From the entries below, extract the lines from the line with "this 1024×682 image." through the line with "broken paver tile [724, 171, 868, 246]", including both of those lines. Reproduce them word for word and nothing else.

#### Available records ####

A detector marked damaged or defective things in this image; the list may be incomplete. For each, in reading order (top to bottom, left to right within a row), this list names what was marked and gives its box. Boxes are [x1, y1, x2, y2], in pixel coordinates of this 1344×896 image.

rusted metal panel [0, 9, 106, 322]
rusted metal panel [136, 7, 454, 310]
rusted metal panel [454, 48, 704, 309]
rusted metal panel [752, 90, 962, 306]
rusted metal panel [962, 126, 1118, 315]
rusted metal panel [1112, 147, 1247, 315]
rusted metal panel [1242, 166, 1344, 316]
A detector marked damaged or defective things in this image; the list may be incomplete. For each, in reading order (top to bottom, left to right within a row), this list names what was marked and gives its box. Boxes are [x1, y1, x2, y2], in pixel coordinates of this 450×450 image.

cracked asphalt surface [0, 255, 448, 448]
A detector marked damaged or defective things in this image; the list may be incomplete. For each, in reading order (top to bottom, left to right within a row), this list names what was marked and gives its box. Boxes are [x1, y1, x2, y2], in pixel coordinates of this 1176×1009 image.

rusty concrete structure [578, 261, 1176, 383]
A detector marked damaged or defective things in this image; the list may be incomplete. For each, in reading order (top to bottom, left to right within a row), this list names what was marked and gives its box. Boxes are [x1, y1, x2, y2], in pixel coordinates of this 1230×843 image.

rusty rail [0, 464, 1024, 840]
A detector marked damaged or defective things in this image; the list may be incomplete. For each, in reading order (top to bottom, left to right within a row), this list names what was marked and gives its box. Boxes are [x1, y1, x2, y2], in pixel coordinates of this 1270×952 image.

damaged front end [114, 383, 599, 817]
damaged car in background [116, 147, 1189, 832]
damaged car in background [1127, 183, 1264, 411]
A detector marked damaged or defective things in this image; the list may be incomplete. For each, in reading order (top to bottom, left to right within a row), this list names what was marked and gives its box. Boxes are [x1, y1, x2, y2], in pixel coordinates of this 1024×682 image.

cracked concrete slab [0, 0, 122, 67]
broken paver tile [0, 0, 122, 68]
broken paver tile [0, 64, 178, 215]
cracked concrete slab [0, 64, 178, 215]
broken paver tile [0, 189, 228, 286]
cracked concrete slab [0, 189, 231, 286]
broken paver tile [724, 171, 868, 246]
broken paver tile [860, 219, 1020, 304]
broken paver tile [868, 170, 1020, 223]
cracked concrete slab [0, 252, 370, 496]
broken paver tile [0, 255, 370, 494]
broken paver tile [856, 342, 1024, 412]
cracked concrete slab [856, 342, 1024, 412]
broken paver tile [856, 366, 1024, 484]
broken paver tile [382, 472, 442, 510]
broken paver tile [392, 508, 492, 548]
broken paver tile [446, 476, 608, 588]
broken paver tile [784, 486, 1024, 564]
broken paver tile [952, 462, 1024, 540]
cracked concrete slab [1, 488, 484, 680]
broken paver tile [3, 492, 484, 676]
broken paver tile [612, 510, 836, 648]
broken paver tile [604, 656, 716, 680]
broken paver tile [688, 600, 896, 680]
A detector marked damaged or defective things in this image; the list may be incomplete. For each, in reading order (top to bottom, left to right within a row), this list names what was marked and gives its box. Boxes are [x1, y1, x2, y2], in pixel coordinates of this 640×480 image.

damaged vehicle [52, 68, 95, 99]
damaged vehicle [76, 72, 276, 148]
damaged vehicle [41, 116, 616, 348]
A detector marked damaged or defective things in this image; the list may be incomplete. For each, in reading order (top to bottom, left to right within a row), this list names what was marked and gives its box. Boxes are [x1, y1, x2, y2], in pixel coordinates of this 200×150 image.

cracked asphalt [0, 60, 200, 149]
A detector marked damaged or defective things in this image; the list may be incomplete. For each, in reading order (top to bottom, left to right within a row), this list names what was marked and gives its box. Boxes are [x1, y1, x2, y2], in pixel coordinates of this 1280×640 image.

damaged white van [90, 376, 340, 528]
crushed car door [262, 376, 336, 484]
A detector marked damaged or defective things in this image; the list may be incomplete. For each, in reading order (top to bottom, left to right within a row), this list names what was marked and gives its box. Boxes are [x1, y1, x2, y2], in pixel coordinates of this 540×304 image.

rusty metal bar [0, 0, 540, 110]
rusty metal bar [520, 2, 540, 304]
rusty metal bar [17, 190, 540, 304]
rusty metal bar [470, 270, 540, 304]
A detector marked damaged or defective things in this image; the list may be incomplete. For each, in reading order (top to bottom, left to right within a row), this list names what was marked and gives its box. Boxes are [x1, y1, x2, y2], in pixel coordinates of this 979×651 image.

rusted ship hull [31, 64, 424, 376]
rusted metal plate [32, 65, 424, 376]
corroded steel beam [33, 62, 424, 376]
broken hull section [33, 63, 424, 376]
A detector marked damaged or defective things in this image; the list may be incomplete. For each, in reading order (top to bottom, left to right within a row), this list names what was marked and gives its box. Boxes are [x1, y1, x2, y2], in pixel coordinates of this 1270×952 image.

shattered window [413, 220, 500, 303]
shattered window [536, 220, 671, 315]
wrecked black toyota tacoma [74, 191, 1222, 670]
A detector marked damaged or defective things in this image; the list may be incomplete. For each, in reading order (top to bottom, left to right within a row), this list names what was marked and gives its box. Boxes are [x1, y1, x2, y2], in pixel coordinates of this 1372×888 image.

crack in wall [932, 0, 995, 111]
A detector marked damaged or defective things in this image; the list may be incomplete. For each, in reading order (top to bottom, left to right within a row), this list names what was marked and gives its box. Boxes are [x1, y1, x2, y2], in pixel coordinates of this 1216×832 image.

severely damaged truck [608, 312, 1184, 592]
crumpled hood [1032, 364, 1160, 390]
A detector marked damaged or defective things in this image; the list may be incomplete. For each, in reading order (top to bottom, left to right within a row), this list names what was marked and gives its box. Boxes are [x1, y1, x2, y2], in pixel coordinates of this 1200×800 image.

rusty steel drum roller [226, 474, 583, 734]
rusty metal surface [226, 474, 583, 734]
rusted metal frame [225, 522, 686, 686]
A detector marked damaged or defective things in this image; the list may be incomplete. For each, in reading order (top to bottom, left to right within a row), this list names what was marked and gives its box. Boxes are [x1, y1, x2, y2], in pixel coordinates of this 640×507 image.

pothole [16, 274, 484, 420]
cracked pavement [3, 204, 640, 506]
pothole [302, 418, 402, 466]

####

## Task output
A detector marked damaged or defective things in this image; the list may be incomplete. For each, in reading order (top to bottom, left to right within a row), this list names what was marked and gives its box. Boxes are [x1, y1, x2, y2], in pixel coordinates of this 1024×682 image.

cracked concrete slab [0, 0, 122, 67]
broken paver tile [0, 0, 122, 68]
broken paver tile [0, 64, 178, 215]
cracked concrete slab [0, 64, 178, 215]
broken paver tile [0, 189, 228, 286]
cracked concrete slab [0, 189, 231, 286]
broken paver tile [724, 171, 868, 246]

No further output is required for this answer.